▸ Brano del documento:
● ● ● ● ● ● ●
In questi giorni un prestigioso conterraneo Francesco De Sanctis, pronipote e omonimo del grande pensatore di Morra, attualmente presidente del Consiglio Superiore per i beni culturali e paesaggistici, ha lanciato un “manifesto” su cultura e paesaggio, destinato a far riflettere di più rispetto al passato e seriamente su talune scelte. Che cosa ne pensa?
«Io ho avuto il privilegio di leggerlo, e sono entusiasta del presupposto dal quale riparte il prof. De Sanctis, riaffermando il concetto di “cultura e paesaggio” quali beni comuni indisponibili, mettendo in crisi una serie di parametri consolidati. Ora la tutela di un bene comune impegna a un fondamentale “imperativo ipotetico”, del “se vuoi…. puoi”. Un “Se vuoi…. puoi” che rafforza la difesa della sacralità e della intangibilità della montagna come valori indisponibili da rivendicare per preservarla da ogni turbativa, applicabile all’odierna vicenda del Monte Toro, nel suo insieme, parte essenziale della nostra vita, del nostro paesaggio, della nostra memoria collettiva, della nostra anima. “Una montagna- diceva John Berger- occupa sempre il medesimo posto , e la si può considerare quasi immortale, ma chi la conosce bene sa che non si ripete mai . Quando guardiamo una montagna che ci è familiare, certi istanti sono irripetibili”. Sono irripetibili se però non ne mutiamo il paesaggio. Una lezione universale in tal senso ci viene anche dal grande pittore francese Paul Cezanne, che ossessionato dal timore di temerne il corrompimento, passò una vita a dipingere la sua bella montagna dirimpettaia di Sainte Victoire, ritratta in tutte le ore del giorno e in molte versioni stagionali, di tonalità e di stato d’animo, non per voglia maniacale ma per esaltare quel legame indissolubile tra Uomo e natura, cultura e paesaggio. Ho citato di proposito Paul Cézanne perche c’è una somiglianza straordinaria tra Sainte Victoire e il Monte Toro, come noi lo vediamo da Montemarano, vogliamo continuarlo a vedere, sono stato abituato a vederlo dalla mia casa paterna, vivendo quella magica intoccabile continuità tra storia e paesaggio».
● ● ● ● ● ● ●
▸ Richiesta scritta 1:
Riscrivi per intero le righe dell'elenco, cominciando dalla riga che contiene "How far does" e terminando con l'ultima riga, incluse entrambe. Sposta in avanti di 108 ogni numero presente nelle risposte, cioè la distanza e le coordinate, e lascia invariato tutto il resto.
Il brano e le righe provengono da fonti diverse.

[Righe da un insieme di domande spaziali]
● ● ● ● ● ● ●
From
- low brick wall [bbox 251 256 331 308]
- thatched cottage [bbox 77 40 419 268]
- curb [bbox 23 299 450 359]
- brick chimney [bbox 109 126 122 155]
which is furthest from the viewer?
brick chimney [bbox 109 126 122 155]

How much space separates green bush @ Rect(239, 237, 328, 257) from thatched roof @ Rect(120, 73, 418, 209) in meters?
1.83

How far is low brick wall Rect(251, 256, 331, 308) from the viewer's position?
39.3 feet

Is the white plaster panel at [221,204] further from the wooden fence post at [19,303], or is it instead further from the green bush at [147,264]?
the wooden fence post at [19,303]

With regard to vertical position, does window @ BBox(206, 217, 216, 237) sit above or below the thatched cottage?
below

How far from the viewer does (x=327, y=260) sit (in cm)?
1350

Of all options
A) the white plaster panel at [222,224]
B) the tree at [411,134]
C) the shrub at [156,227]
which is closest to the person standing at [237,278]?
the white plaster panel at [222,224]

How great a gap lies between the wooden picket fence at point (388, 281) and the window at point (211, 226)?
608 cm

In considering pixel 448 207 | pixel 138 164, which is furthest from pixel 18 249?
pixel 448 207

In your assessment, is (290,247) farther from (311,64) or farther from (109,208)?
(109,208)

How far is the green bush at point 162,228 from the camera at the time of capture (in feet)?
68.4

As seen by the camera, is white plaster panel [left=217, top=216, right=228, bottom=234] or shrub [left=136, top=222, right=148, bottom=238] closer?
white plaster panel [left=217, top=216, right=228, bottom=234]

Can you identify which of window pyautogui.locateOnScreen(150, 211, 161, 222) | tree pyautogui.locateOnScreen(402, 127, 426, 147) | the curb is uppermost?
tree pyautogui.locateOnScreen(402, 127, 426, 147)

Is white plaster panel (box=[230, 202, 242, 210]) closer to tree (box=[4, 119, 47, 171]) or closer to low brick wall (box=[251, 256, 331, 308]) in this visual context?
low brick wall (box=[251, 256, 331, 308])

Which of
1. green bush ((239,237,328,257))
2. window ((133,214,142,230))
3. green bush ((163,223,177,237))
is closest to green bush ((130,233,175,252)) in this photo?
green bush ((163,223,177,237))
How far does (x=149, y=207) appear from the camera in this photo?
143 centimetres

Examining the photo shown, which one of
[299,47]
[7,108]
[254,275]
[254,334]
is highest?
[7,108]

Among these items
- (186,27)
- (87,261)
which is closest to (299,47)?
● ● ● ● ● ● ●
▸ Richiesta scritta 2:
Per ciascuna affermazione, indica con sì o no se concorda con il brano sul Monte Toro, citando testualmente le parole del brano che lo stabiliscono.
(a) Francesco De Sanctis è attualmente presidente del Consiglio Superiore per i beni culturali e paesaggistici.
(b) Cézanne dipinse la montagna di Sainte Victoire in una sola stagione.
(c) Chi parla era abituato a vedere il Monte Toro dalla casa paterna.

▸ Risposta scritta 1:
How far does (x=149, y=207) appear from the camera in this photo?
251 centimetres

Examining the photo shown, which one of
[299,47]
[7,108]
[254,275]
[254,334]
is highest?
[115,216]

Among these items
- (186,27)
- (87,261)
which is closest to (299,47)?

▸ Risposta scritta 2:
(a) Sì: "attualmente presidente del Consiglio Superiore per i beni culturali e paesaggistici".
(b) No: "ritratta in tutte le ore del giorno e in molte versioni stagionali".
(c) Sì: "sono stato abituato a vederlo dalla mia casa paterna".